Campbell commented on the “amazing tungsten emulation” from these which was ideal for replacing traditional floor PAR cans. In fact, this was the first tour he has completed with no tungsten sources at all apart from 10 Squirrel-cage lightbulbs which lowered in on a pair of Wahlberg DMX winches triggered via the lighting console during the song Sycamore Tree. These were on the back truss and came in behind the band.
In addition, Campbell utilised 29 Philips Nitro 510c LED strobes which were used both as strobes and also for the roles of CTO blinders and washes. There were 19 on the same drop bars as the Robe MegaPointes, rigged just above, with the remaining 10 on the floor.
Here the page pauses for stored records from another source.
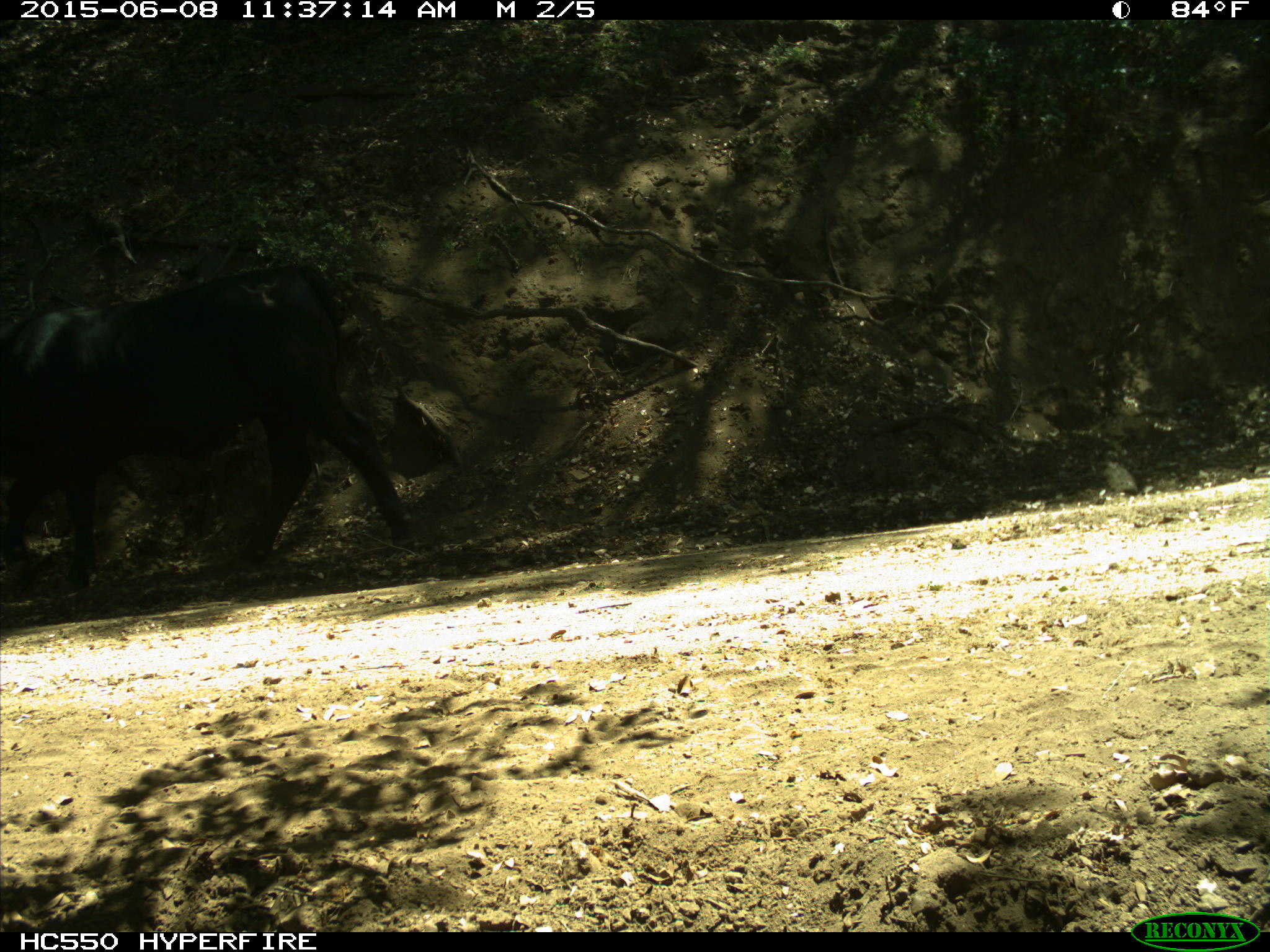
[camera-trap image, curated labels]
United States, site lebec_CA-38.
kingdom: Animalia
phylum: Chordata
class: Mammalia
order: Artiodactyla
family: Bovidae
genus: Bos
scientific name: Bos taurus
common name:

Tom noted that they were “incredibly” versatile due to this multi-functionality. There were 17 German Light Products Impression X4 Bar 20s, positioned 9 upstage, butted up together in a 9 metre long run, and 4 along each side to box off and define the sides of the stage, especially during the laser numbers, where the 2 light sources worked complimentarily.
There was 29m of Martin by Harman Sceptron LED fixtures, complete with smoked diffuser tubes, positioned on the downstage edge of the stage, mid-stage and on the risers, where they added texture to the set and highlighted specific areas. Completing the lighting picture were 10 Chromlech Elidy panels, a 5×5 warm-white LED matrix again chosen for excellent tungsten-style characteristics. There was 6 each rigged on the 2 mid-stage LED towers to give a wall of tungsten effect. The console was an Avolites Sapphire Touch, with another running in tracking backup and 2 TitanNet processors. They were controlling a total of 16.5 DMX universes.
Adam La Femina was Colour Sound’s crew chief and worked closely with technician Tom Hopper. For production rehearsals and the Brixton show, both Alex Ryan (Colour Sound’s PM) and Tom Taylor joined the lighting crew. Daniel Briggs from AC Lasers looked after the pyro. Alex Ryan commented: “It was a great pleasure working with Tom. We were really impressed with his work, the attention to detail and the interesting visual approach which produced a stunning and unique looking show. We are all looking forward to future designs.”